### WHAT THIS EXERCISE ASKS
1. In the patch for automatic arXiv id lookup, which line does it add to the TODO list in README.md?
2. Continue the arXiv id patch from the point where it stops.

### DOCUMENT SEGMENT
______________________________

From 980e6788836e27406e1894d8d09c62c876d5af63 Mon Sep 17 00:00:00 2001
From: Phyks <webmaster@phyks.me>
Date: Thu, 1 May 2014 19:46:04 +0200
Subject: [PATCH] Function for automatic find of arxiv id

---
 README.md  |  1 +
 fetcher.py | 55 ++++++++++++++++++++++++++++++++++++++++++++++++++++--
 2 files changed, 54 insertions(+), 2 deletions(-)

diff --git a/README.md b/README.md
index 8b2791d..0f194e9 100644
--- a/README.md
+++ b/README.md
@@ -114,6 +114,7 @@ A list of ideas and TODO. Don't hesitate to give feedback on the ones you really
 50. Webserver interface
 60. Categories
 70. Edit an entry instead of deleting it and adding it again
+80. Automatic download of new arXiv version
 
 ## Issues ?
 
diff --git a/fetcher.py b/fetcher.py
index 6048305..649512e 100644
--- a/fetcher.py
+++ b/fetcher.py
@@ -79,7 +79,7 @@ def findISBN(src):
 
 
 def isbn2Bib(isbn):
-    """Try to get bibtex entry from an ISBN number"""
+    """Tries to get bibtex entry from an ISBN number"""
     try:
         # Default merges results from worldcat.org and google books
         return isbntools.dev.fmt.fmtbib('bibtex',
@@ -158,7 +158,7 @@ def findDOI(src):
 
 
 def doi2Bib(doi):
-    """Return a bibTeX string of metadata for a given DOI.
+    """Returns a bibTeX string of metadata for a given DOI.
 
     From : https://gist.github.com/jrsmith3/5513926
     """
@@ -175,3 +175,54 @@ def doi2Bib(doi):
         tools.warning('Unable to contact remote server to get the bibtex ' +
                       'entry for doi '+doi)
         return ''
+
+
+arXiv_re = re.compile(r'arXiv:\s*([\w\.\/\-]+)')
+arXiv_wo_v_re = re.compile(r'v\d+\Z')
+
+
+def findArXivId(src):
+    """Search for a valid arXiv id in src.

______________________________

### ENTRIES SUPPLIED
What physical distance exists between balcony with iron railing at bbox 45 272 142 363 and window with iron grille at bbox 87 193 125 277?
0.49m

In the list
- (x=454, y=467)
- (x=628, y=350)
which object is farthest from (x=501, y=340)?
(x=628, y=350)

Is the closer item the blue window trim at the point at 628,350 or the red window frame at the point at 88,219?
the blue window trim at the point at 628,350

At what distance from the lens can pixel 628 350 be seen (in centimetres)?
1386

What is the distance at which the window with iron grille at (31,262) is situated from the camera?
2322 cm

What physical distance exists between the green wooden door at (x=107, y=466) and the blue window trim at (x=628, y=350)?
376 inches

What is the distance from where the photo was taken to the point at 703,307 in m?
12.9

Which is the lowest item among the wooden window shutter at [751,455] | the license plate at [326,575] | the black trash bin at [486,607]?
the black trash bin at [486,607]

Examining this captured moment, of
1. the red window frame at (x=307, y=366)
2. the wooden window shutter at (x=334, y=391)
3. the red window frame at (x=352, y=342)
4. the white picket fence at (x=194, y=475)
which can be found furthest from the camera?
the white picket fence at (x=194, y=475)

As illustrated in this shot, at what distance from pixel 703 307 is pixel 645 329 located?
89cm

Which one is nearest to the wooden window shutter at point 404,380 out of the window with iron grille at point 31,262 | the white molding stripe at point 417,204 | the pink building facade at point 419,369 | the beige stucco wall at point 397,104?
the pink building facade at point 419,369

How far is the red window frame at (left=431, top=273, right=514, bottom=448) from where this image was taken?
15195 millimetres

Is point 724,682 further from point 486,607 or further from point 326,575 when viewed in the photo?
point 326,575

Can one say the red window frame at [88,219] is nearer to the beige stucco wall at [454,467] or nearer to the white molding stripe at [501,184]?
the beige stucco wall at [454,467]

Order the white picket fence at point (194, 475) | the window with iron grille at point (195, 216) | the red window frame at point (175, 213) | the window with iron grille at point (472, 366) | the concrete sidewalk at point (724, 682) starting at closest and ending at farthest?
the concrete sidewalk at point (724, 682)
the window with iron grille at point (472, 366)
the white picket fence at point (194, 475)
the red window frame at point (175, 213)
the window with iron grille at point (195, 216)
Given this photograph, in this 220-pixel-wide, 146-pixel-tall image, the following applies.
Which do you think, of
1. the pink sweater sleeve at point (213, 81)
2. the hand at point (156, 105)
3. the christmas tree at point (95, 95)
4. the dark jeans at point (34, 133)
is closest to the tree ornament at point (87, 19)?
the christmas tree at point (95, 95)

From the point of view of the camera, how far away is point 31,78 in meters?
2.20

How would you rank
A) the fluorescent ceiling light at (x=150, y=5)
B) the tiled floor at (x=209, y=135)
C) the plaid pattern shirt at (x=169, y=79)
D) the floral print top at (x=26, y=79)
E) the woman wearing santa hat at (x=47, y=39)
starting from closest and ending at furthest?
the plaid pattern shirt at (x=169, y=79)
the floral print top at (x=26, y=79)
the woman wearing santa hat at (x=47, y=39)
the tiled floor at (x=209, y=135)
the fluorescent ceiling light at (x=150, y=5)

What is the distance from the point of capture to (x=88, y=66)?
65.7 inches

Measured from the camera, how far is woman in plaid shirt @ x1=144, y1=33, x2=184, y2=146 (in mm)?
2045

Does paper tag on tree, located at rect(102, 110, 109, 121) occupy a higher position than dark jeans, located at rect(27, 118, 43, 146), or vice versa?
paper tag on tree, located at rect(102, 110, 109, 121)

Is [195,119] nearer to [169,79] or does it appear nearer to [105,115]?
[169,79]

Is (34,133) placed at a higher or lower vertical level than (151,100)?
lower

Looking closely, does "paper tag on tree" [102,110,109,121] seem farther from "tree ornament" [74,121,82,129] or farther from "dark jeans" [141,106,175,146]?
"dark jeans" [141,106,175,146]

______________________________

### TASK-BY-TASK ANSWERS
1. 80. Automatic download of new arXiv version

2.
+
+    Returns the arXiv id or False if not found or an error occurred.
+    From : https://github.com/minad/bibsync/blob/3fdf121016f6187a2fffc66a73cd33b45a20e55d/lib/bibsync/utils.rb
+    """
+    if src.endswith(".pdf"):
+        totext = subprocess.Popen(["pdftotext", src, "-"],
+                                  stdout=subprocess.PIPE,
+                                  stderr=subprocess.PIPE)
+    elif src.endswith(".djvu"):
+        totext = subprocess.Popen(["djvutxt", src],
+                                  stdout=subprocess.PIPE,
+                                  stderr=subprocess.PIPE)
+
+    while totext.poll() is None:
+        extractfull = totext.stdin.readline()
+        extractID = arXiv_re.search(extractfull)
+        if extractID:
+            totext.terminate()
+            break
+
+    err = totext.communicate()[1]
+    if totext.returncode > 0:
+        # Error happened
+        tools.warning(err)
+        return False
+
+    cleanID = False
+    if extractID:
+        cleanID = arXiv_wo_v_re.sub('', extractID.group(1))
+    return cleanID
+
+
+
+def arXiv2Bib(arxiv):
+    """Returns bibTeX string of metadata for a given arXiv id
+
+    arxiv is an arxiv id
+    From : https://github.com/minad/bibsync/blob/master/lib/bibsync/actions/synchronize_metadata.rb
+    """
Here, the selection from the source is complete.